# TASK STATEMENT:
Please rewrite each line of the data below with "Easter" swapped for "Spring" and everything else left as it is. Leave the pictures out of your answer.

# Caption-style text data:

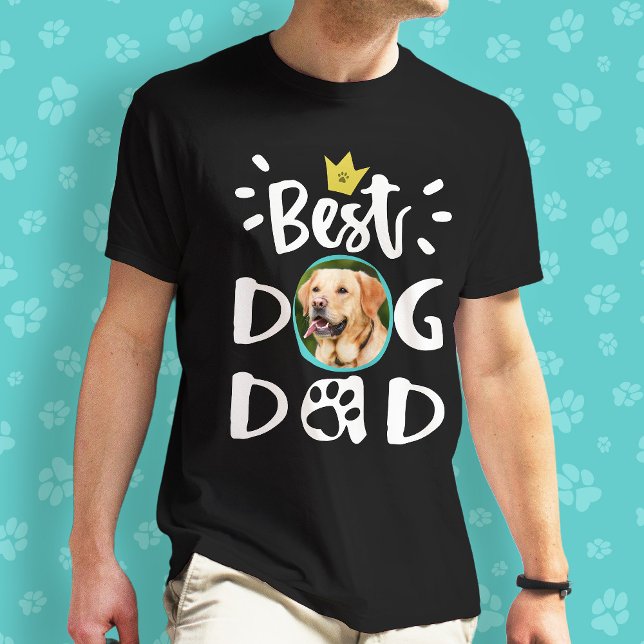 Best Dog Dad Pet Photo Paw Print White Text Fun T-Shirt (Creator Uploaded)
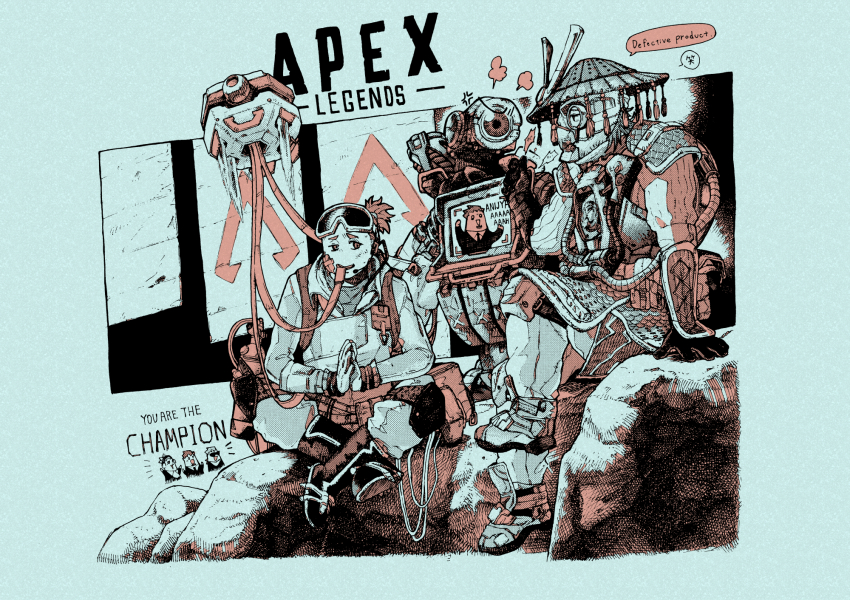 2bro., 3boys, anija_(2bro.), annoyed, apex_legends, bloodhound_(apex_legends), bloodhound_(apex_legends)_(cosplay), boots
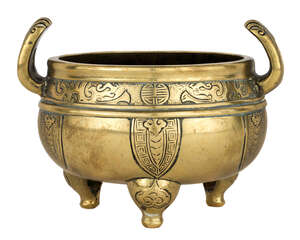 
	
		A Chinese bronze twin handled tripod incense burner, 18th/19th century, of flattened...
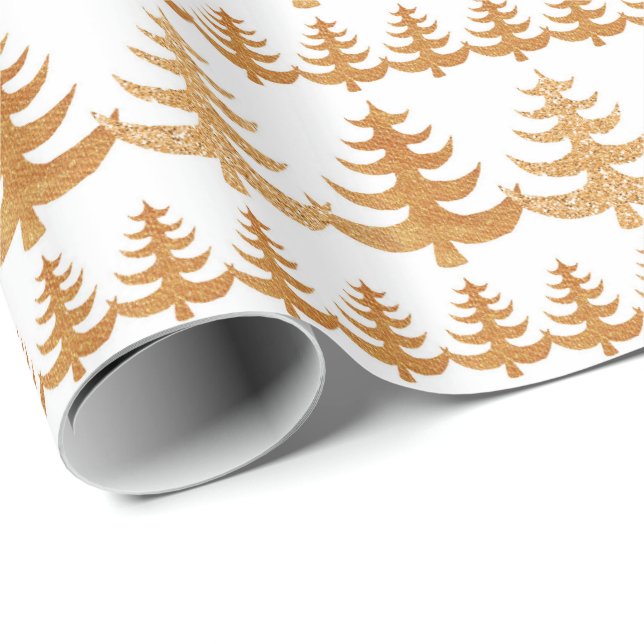 Gold Colour Modern Christmas Tree Watercolor Wrapping Paper (Roll Corner)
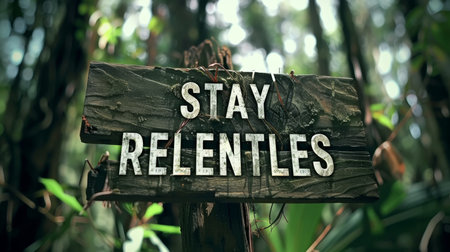 Motivational text  stay relentless  on blurred abstract background   success and motivation conceptの素材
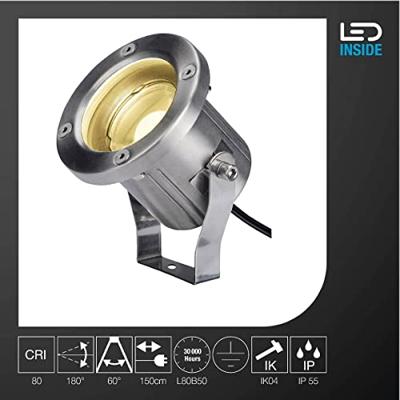 SLV 1001962 NAUTILUS Tuinschijnwerper LED 9 W Zilver SLV 1001962 NAUTILUS Tuinschijnwerper LED 9 W Zilver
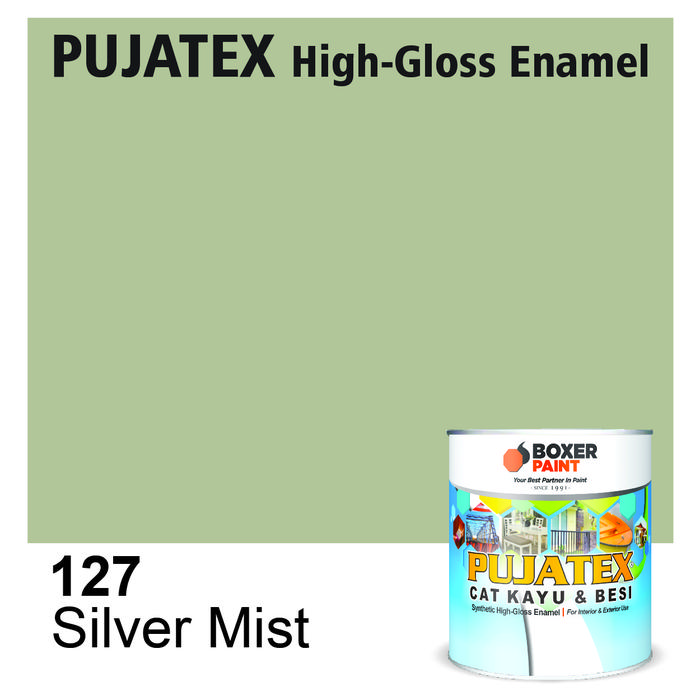 Gambar Cat Kayu & Besi Premium PUJATEX Synthetic High-Gloss Enamel (5 LT) Kaleng Paint - 127 Silver Mist dari Boxer Paint Official Store undefined Tokopedia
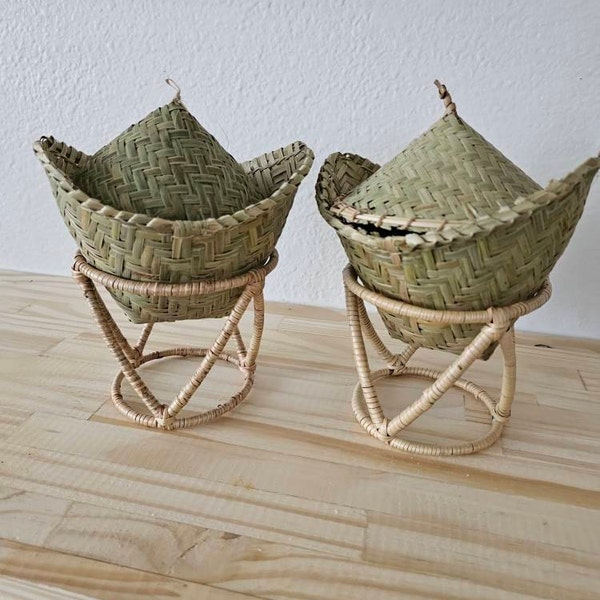 Lao Rice Boxes Lao/thai Mini Bamboo Rice Baskets. Perfect for Serving Single Servings ...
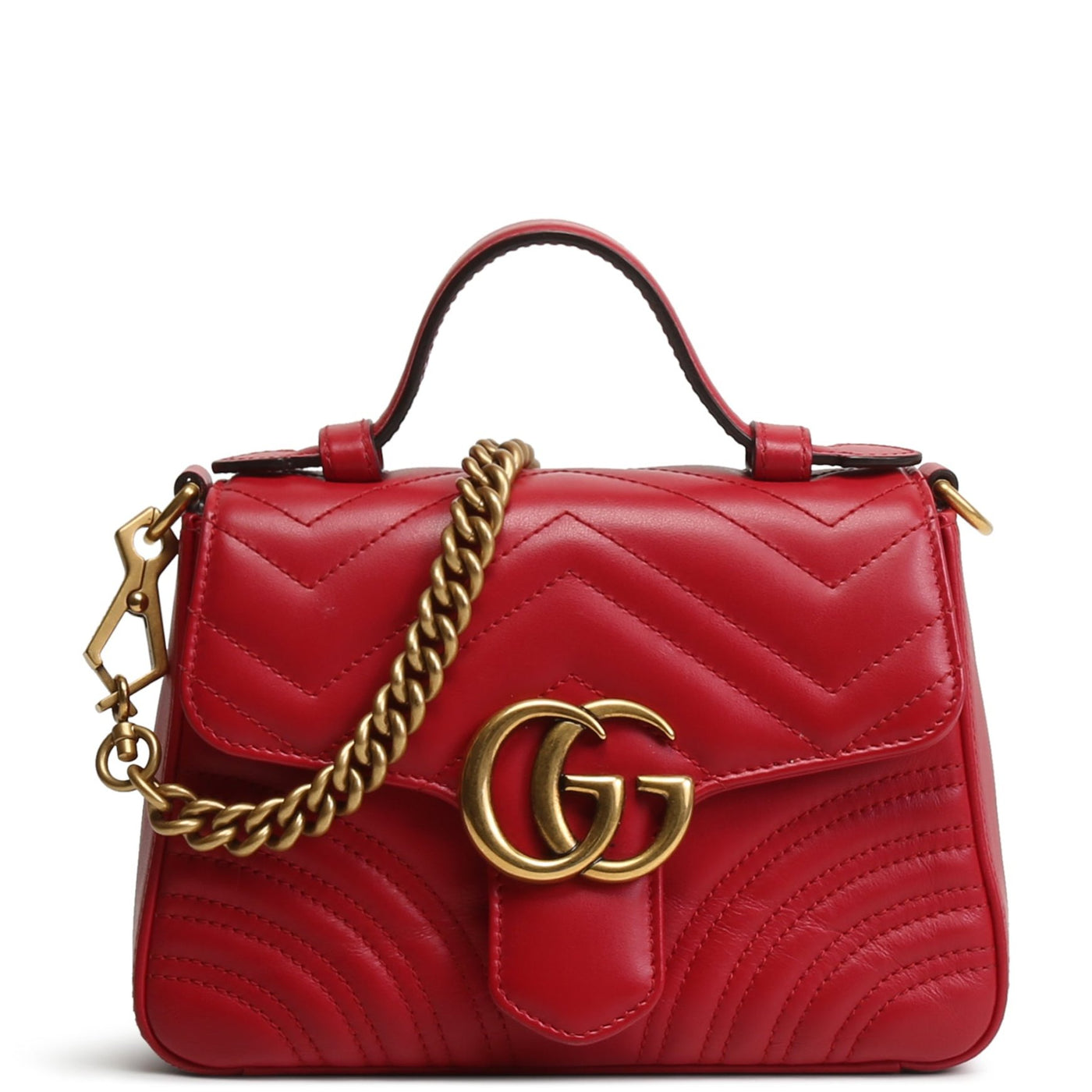 GUCCI Marmont Top Handle Mini w/strap - Red OUTLET FINAL SALE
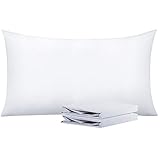 NTBAY King Pillowcase Set - 2 Pack Brushed Microfiber 20x36 Pillowcases - Soft, Wrinkle-Free, Fade-Resistant, Stain-Resistant, Pillowcases with Envelope Closure - 20x36 inches, White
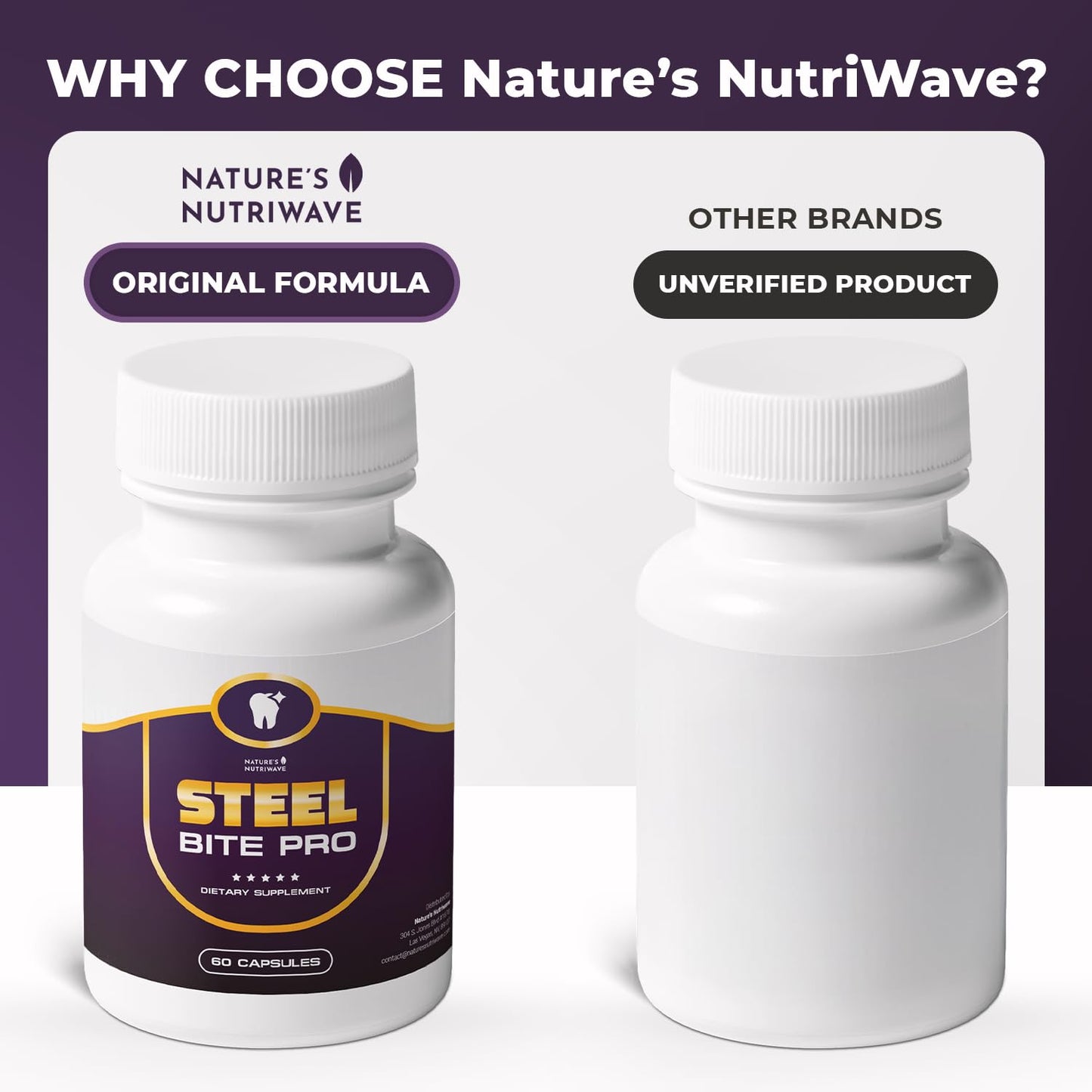 Nature’s NutriWave Steel Bite Pro Oral Wellness Supplement Capsule 360 Capsules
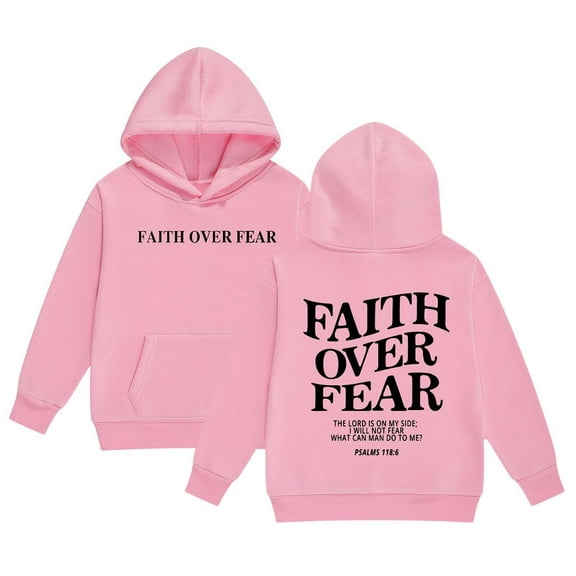 shqvo Faith Over Fear Hoodie for Kids Girls Boys Christian Jesus Inspirational Sweatshirts Religious Letter Graphic Pullover Tops Jesus Hoodies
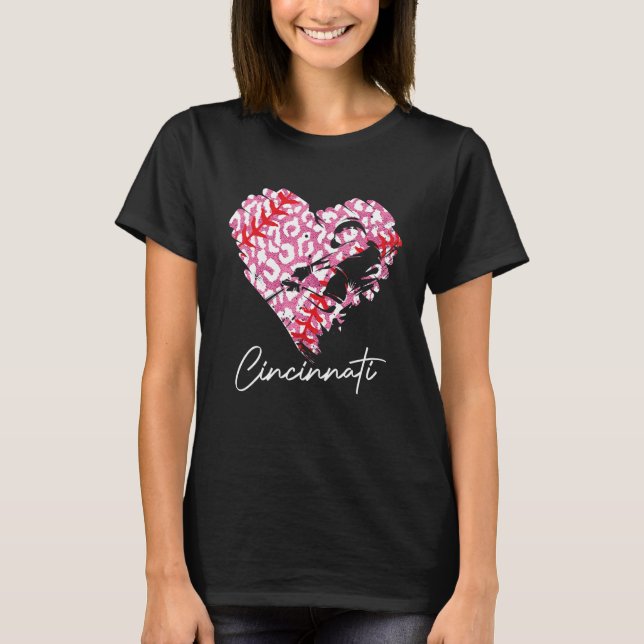 Cincinnati Pink Leopard Baseball Heart Baseball Fa T-Shirt (Front)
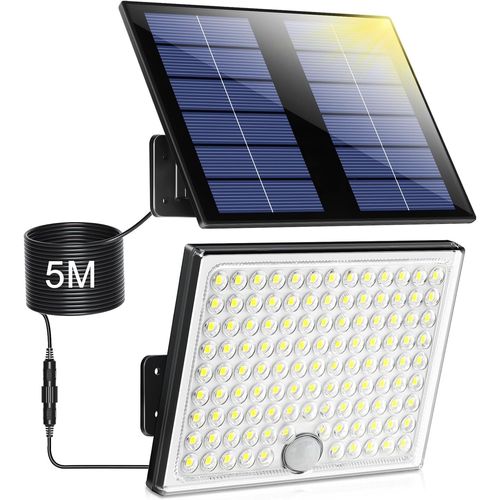 Lampe Solaire Extérieur Détecteur De Mouvement, Lumière Solaire Extérieure Puissante 113 Led 2000mah 4 Modes Étanche Ip65, Eclairage Solaire Exterieur Avec Câble 5m, 1 Pièce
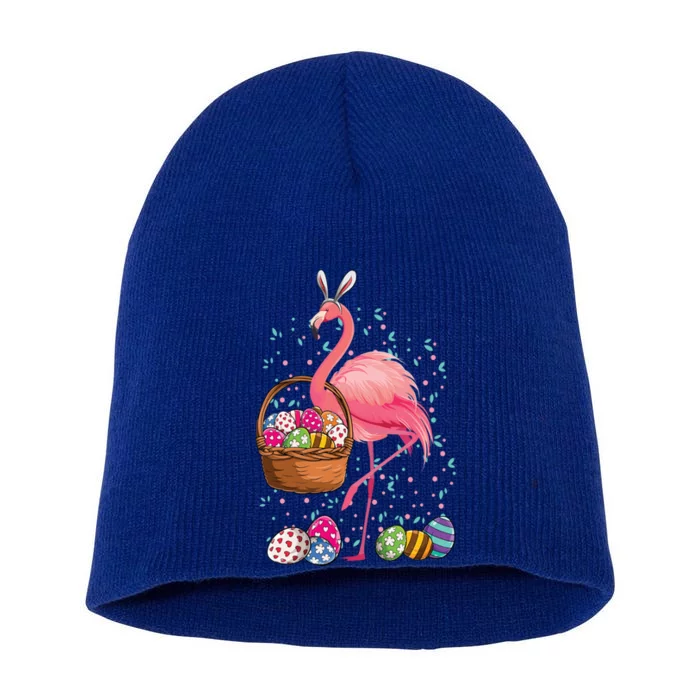 Pretty Easter Flamingo Bunny With Easter Basket Gift Short Acrylic Beanie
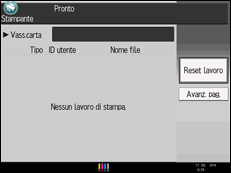 Illustrazione della schermata sul pannello di controllo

# FINISHED EXERCISE:
 Best Dog Dad Pet Photo Paw Print White Text Fun T-Shirt (Creator Uploaded)
 2bro., 3boys, anija_(2bro.), annoyed, apex_legends, bloodhound_(apex_legends), bloodhound_(apex_legends)_(cosplay), boots
	
		A Chinese bronze twin handled tripod incense burner, 18th/19th century, of flattened...
 Gold Colour Modern Christmas Tree Watercolor Wrapping Paper (Roll Corner)
 Motivational text  stay relentless  on blurred abstract background   success and motivation conceptの素材
 SLV 1001962 NAUTILUS Tuinschijnwerper LED 9 W Zilver SLV 1001962 NAUTILUS Tuinschijnwerper LED 9 W Zilver
 Gambar Cat Kayu & Besi Premium PUJATEX Synthetic High-Gloss Enamel (5 LT) Kaleng Paint - 127 Silver Mist dari Boxer Paint Official Store undefined Tokopedia
 Lao Rice Boxes Lao/thai Mini Bamboo Rice Baskets. Perfect for Serving Single Servings ...
 GUCCI Marmont Top Handle Mini w/strap - Red OUTLET FINAL SALE
 NTBAY King Pillowcase Set - 2 Pack Brushed Microfiber 20x36 Pillowcases - Soft, Wrinkle-Free, Fade-Resistant, Stain-Resistant, Pillowcases with Envelope Closure - 20x36 inches, White
 Nature’s NutriWave Steel Bite Pro Oral Wellness Supplement Capsule 360 Capsules
 shqvo Faith Over Fear Hoodie for Kids Girls Boys Christian Jesus Inspirational Sweatshirts Religious Letter Graphic Pullover Tops Jesus Hoodies
 Cincinnati Pink Leopard Baseball Heart Baseball Fa T-Shirt (Front)
 Lampe Solaire Extérieur Détecteur De Mouvement, Lumière Solaire Extérieure Puissante 113 Led 2000mah 4 Modes Étanche Ip65, Eclairage Solaire Exterieur Avec Câble 5m, 1 Pièce
 Pretty Spring Flamingo Bunny With Spring Basket Gift Short Acrylic Beanie
 Illustrazione della schermata sul pannello di controllo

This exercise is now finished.